DISCUSSION Dr Martin R. Back (Tampa, Fla). Dr Davila and colleagues have analyzed operative experiences from four tertiary centers managing infected abdominal aortic endografts over the last 15 years. In the 36-patient cohort, presentations with abdominal pain, leukocytosis, fever or bacteremia were common. Computed tomography imaging diagnosed 92% of cases, and intraoperative culture microbiology revealed prevalent gram-positive organisms, especially Staphylococcus species. All these features being similar to open aortic prosthetic graft infection series; however, in contradistinction to open aortic experiences, infected endografts can present more insidiously (>2 months’ symptom evolution before diagnosis) and occur earlier after implantation (<2 years vs 3 to 4 years for biofilm infection of open grafts). Complete endograft explantation was performed in all but two cases, with lower torso revascularization done by various in situ conduits in three-quarters of patients or axillobifemoral bypass in one quarter.
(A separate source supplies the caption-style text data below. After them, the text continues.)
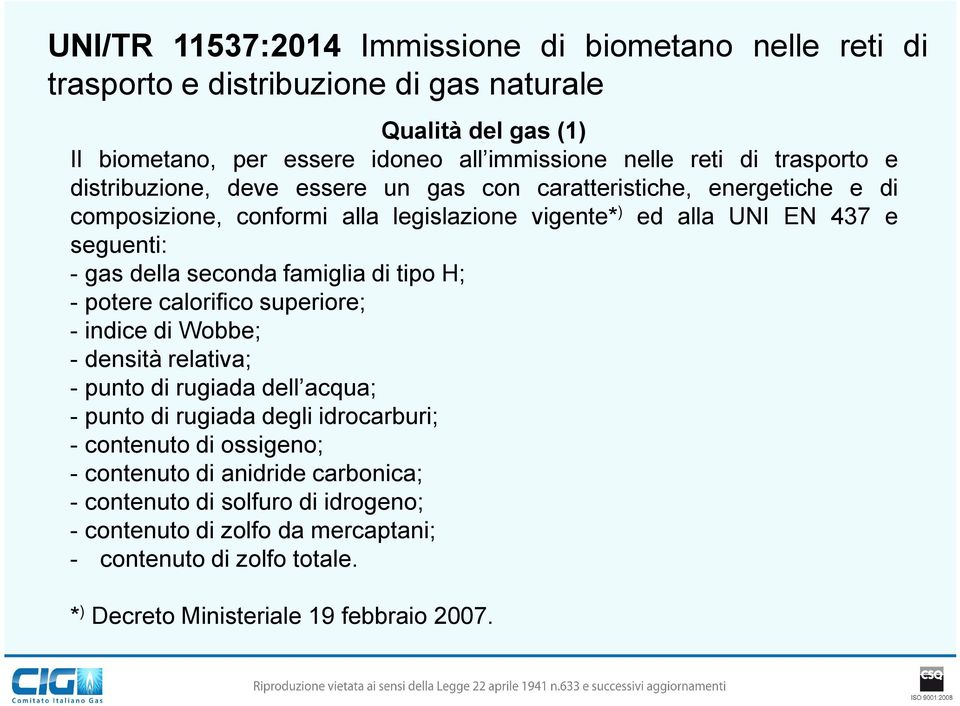 seconda famiglia di tipo H; - potere calorifico superiore; - indice di Wobbe; - densità relativa; - punto di rugiada dell acqua; - punto di rugiada degli idrocarburi; - contenuto di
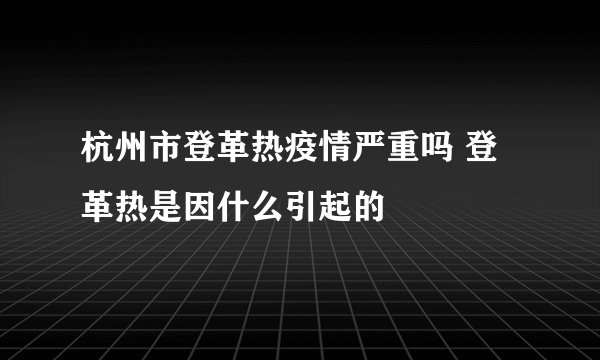 杭州市登革热疫情严重吗 登革热是因什么引起的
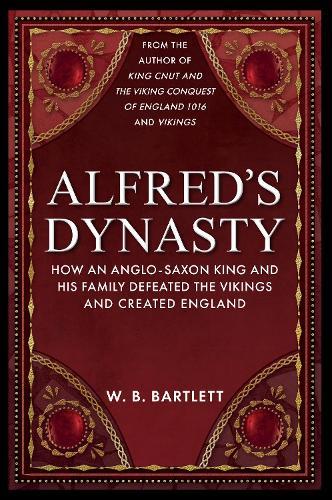 Alfred's Dynasty: How an Anglo-Saxon King and his Family Defeated the Vikings and Created England  by W. B. Bartlett at Abbey's Bookshop, 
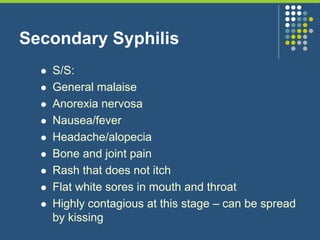 Secondary Syphilis
 S/S:
 General malaise
 Anorexia nervosa
 Nausea/fever
 Headache/alopecia
 Bone and joint pain
 Rash that does not itch
 Flat white sores in mouth and throat
 Highly contagious at this stage – can be spread
by kissing
 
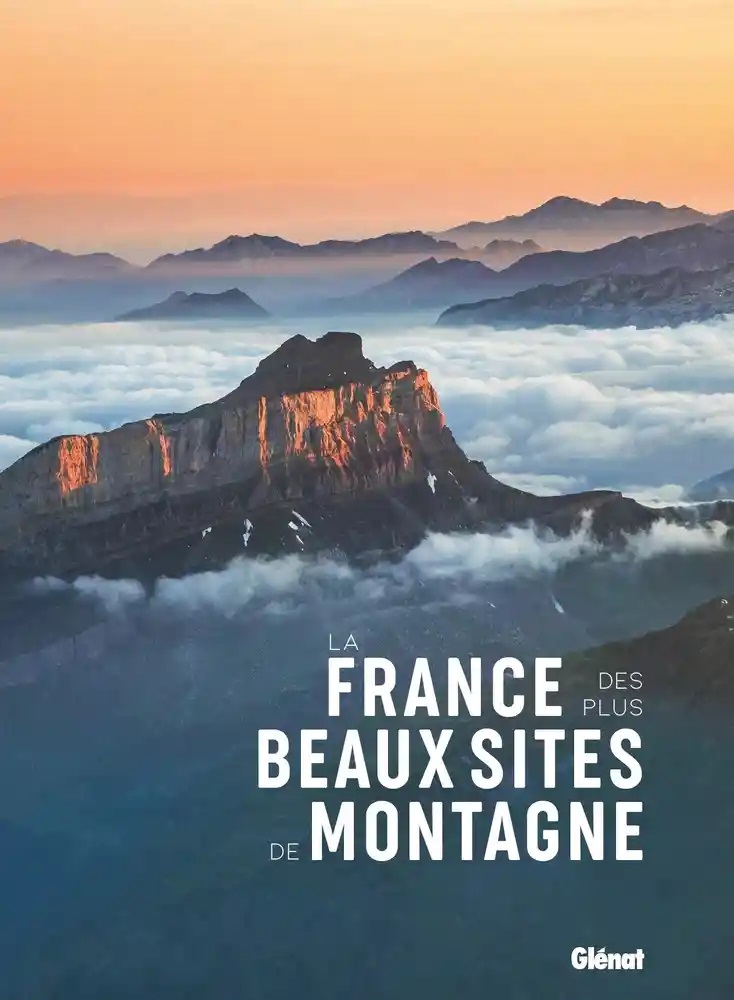 La France des plus beaux sites de montagne |
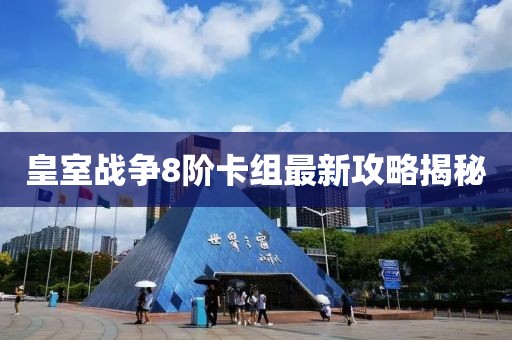 皇室战争8阶卡组最新攻略揭秘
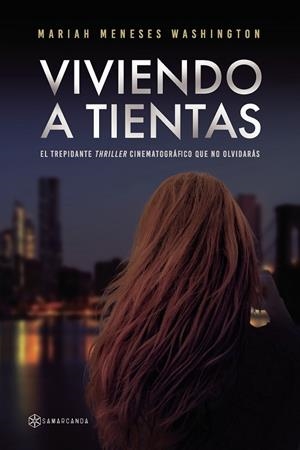 VIVIENDO A TIENTAS | 9788419800022 | MENESES WASHINGTON, MARIAH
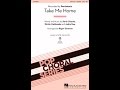 Take Me Home (SSA Choir) - Arranged by Roger Emerson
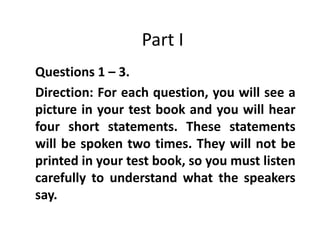 Part I
Questions 1 – 3.
Direction: For each question, you will see a
picture in your test book and you will hear
four short statements. These statements
will be spoken two times. They will not be
printed in your test book, so you must listen
carefully to understand what the speakers
say.
 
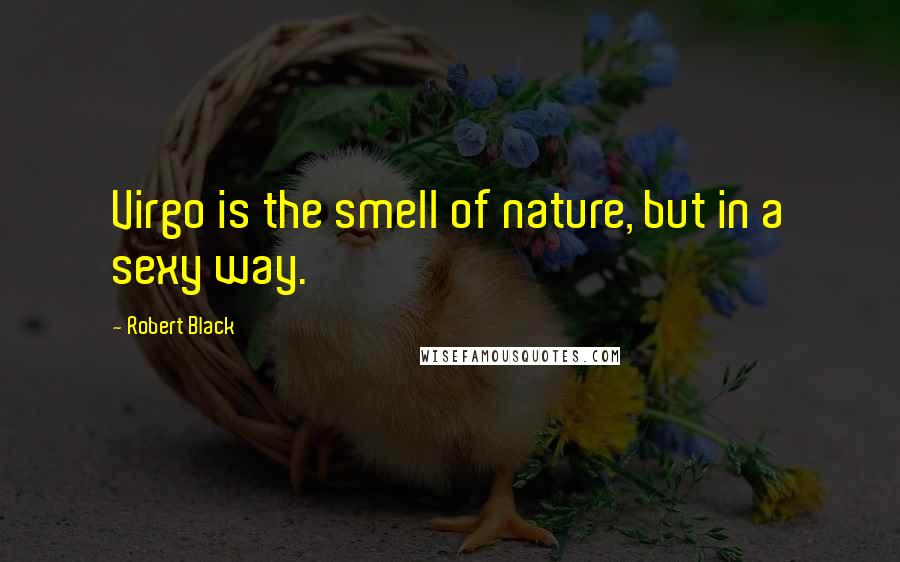 Robert Black Quotes: Virgo is the smell of nature, but in a sexy way.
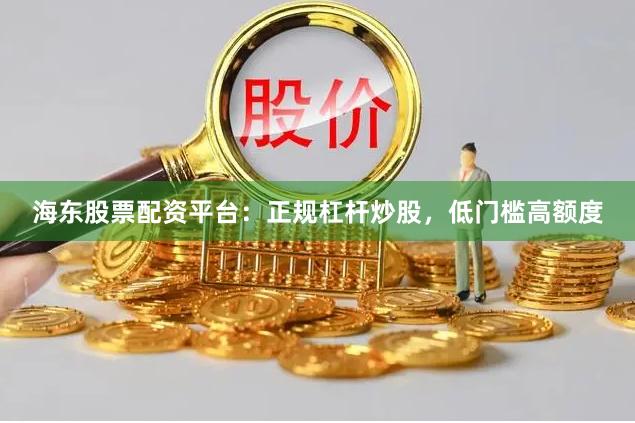 海东股票配资平台：正规杠杆炒股，低门槛高额度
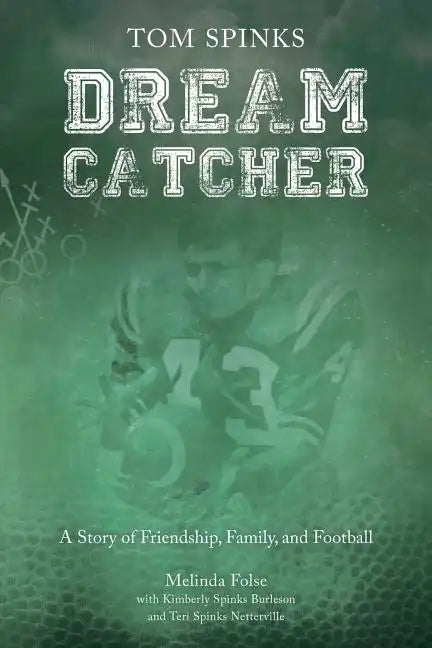 Dream Catcher: A Story of Friendship, Family, and Football - Paperback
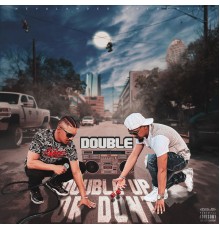 Double - Double Up Or Dont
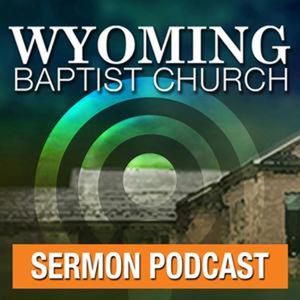 Wyoming Baptist Church Sermons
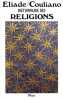 Dictionnaire des Religions. Avec la collaboration de H.-S. Wiesner.. ELIADE (Mircea) et Ioan P. COULIANO.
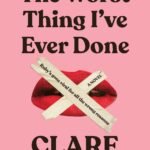 The Worst Thing I've Ever Done By Clare Stephens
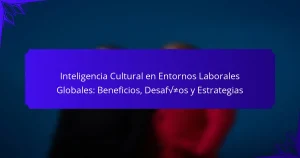 Inteligencia Cultural en Entornos Laborales Globales: Beneficios, Desafíos y Estrategias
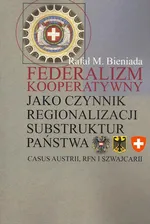 Federalizm kooperatywny jako czynnik regionalizacji substruktur państwa. Casus Austrii, RFN i Szwajcarii - Rafał Marek Bieniada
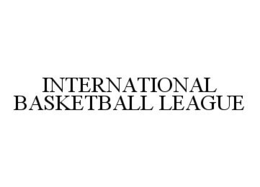 INTERNATIONAL BASKETBALL LEAGUE trademark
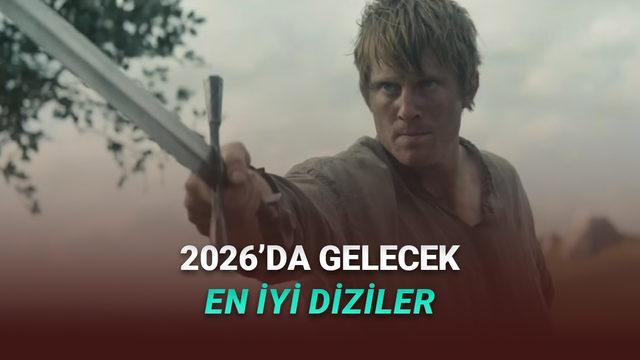 Diziyle Dolu Bir Yıla Hazır Olun: 2026’da Gelecek En İyi Diziler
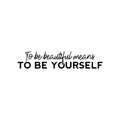 Vinyl Wall Art Decal - To Be Beautiful Means To Be Yourself - Inspiring Lovely Self Esteem Quote Sticker For Home Bedroom Closet Living Room Office Coffee Shop Decor 1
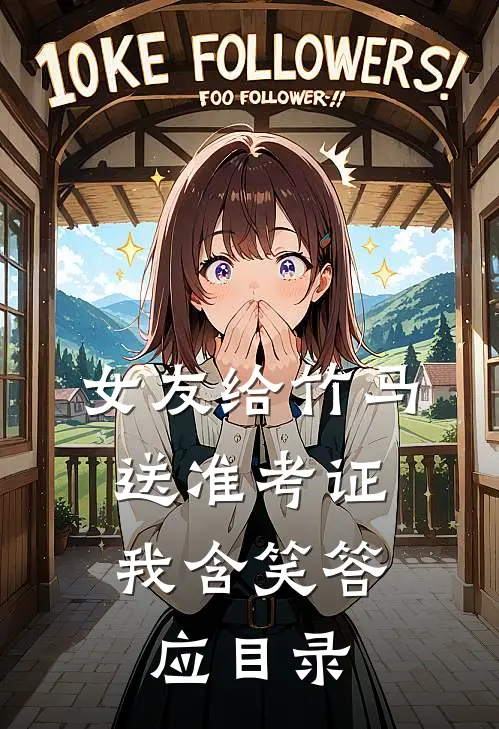 女友给竹马送准考证，我含笑答应目录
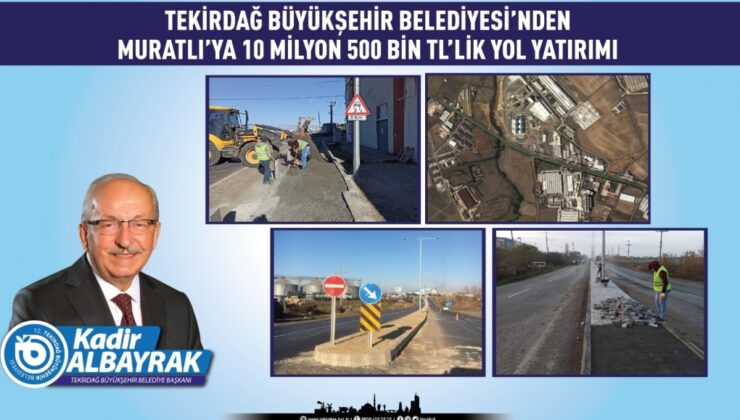 TEKİRDAĞ BÜYÜKŞEHİR BELEDİYESİ’NDEN MURATLI’YA 10 MİLYON 500 BİN TL’LİK YOL YATIRIMI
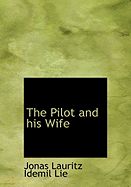 The Pilot and His Wife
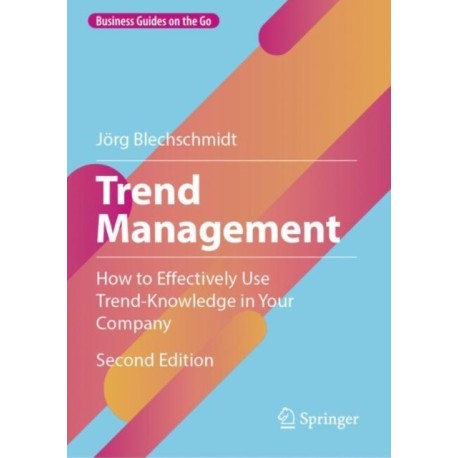 Trend Management: How to Effectively Use Trend-Knowledge in Your Company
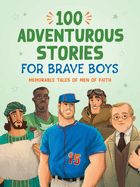 CB- 100 ADVENTUROUS STORIES FOR BRAVE BOYS: MEMORABLE TALES OF MEN OF FAITH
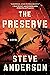 The Preserve by Steve  Anderson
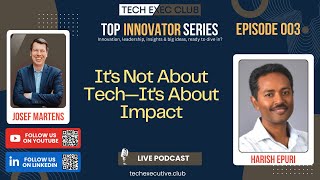 From Engineering to Executive Impact with Harish Apuri | Top Innovator Series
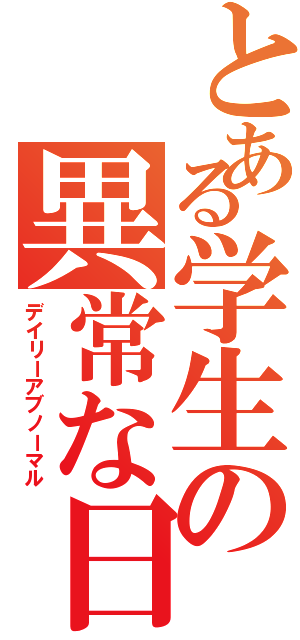 とある学生の異常な日（デイリーアブノーマル）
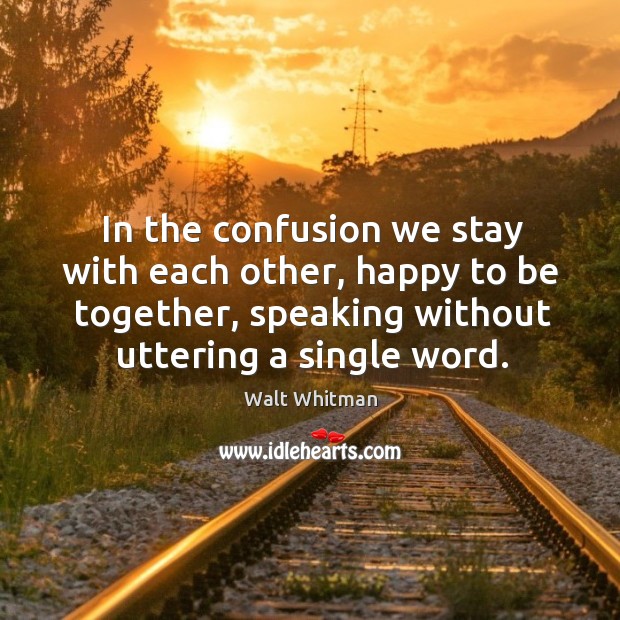 In the confusion we stay with each other, happy to be together, speaking without uttering a single word. Image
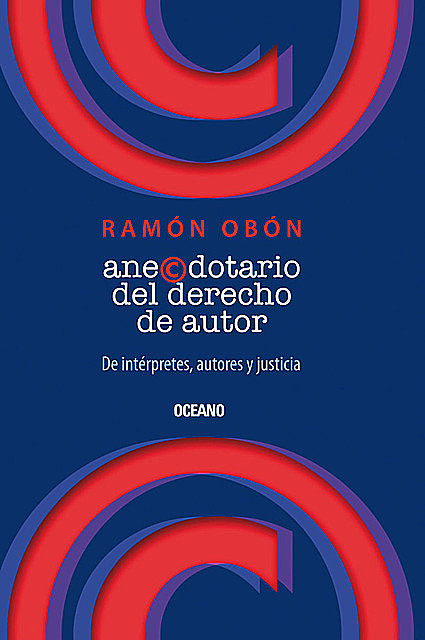 Anecdotario del derecho de autor, Juan Ramón Obón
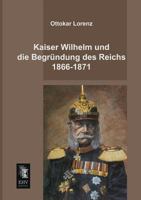 Kaiser Wilhelm Und Die Begrundung Des Reichs 1866-1871 3845724919 Book Cover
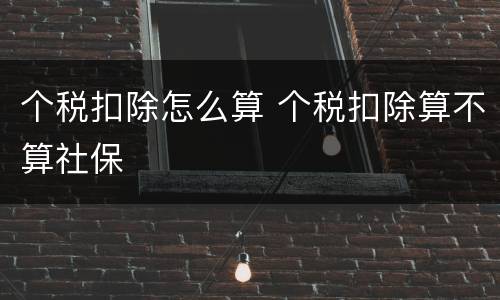 个税扣除怎么算 个税扣除算不算社保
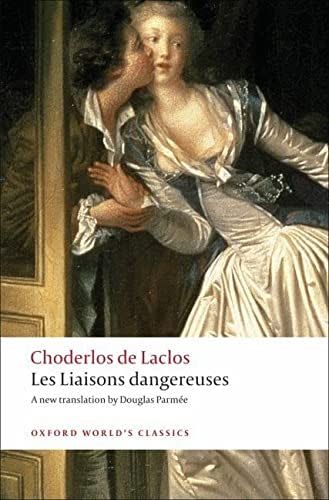 <p>Les Liaisons dangereuses</p><p>amazon.com</p><p>$10.95</p><p><a href="https://www.amazon.com/dp/0199536481?tag=syn-yahoo-20&ascsubtag=%5Bartid%7C10067.a.41855234%5Bsrc%7Cyahoo-us" rel="nofollow noopener" target="_blank" data-ylk="slk:Shop Now;elm:context_link;itc:0;sec:content-canvas" class="link ">Shop Now</a></p><span class="copyright">amazon.com</span>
Thirty-day morbidity and mortality, need for reoperation, and cumulative mortality to a mean of 2 years were appreciable in the series and certainly no better than reported outcomes for open aortic graft infections. These results just elucidate how serious this uncommon complication is after minimally invasive aortic endografting. I have 3 queries for the authors. Were any enteric erosions or developing bowel fistula observed/mentioned at operation during endograft explantation? Postoperative renal dysfunction was frequent. To facilitate complete endograft explantation, were suprarenal stents removed

and/or pararenal intimal disruption occur that could help explain renal dysfunction in addition to aortic clamp location and renal ischemic duration? Lastly, exactly what in situ conduit revascularization configurations were used (ie, aortofemoral, aortoiliac, or aortic tube)? Dr Victor J. Davila. Thank you very much for the questions. I think you bring up some good points. With respect to the first question, we do not always know the cause of endograft infections. I know there was at least one case of aortoenteric fistula that did seed the aneurysm sac with bacteria and led to the endograft infection. I think it is an important etiology to be aware of and sought out during the explantation procedure. With respect to the second question, suprarenal fixation was examined, and we did not find any statistically significant difference between the patients who developed renal failure and the presence of suprarenal fixation. However, acute renal failure is multifactorial, and we need to make sure to minimize suprarenal aortic clamp time as well as minimizing the aortic intimal disruption around the renal arteries. I can think of one case where a patient did develop acute renal failure in the postoperative period secondary to an intimal flap and was corrected with renal artery stent deployment on postoperative day 2. With regards to the third question, a variety of conduits were used in the in situ reconstructions, including aortofemoral, aortoiliac, and aortic tube grafts. The most commonly utilized reconstruction method was aortoiliac reconstruction.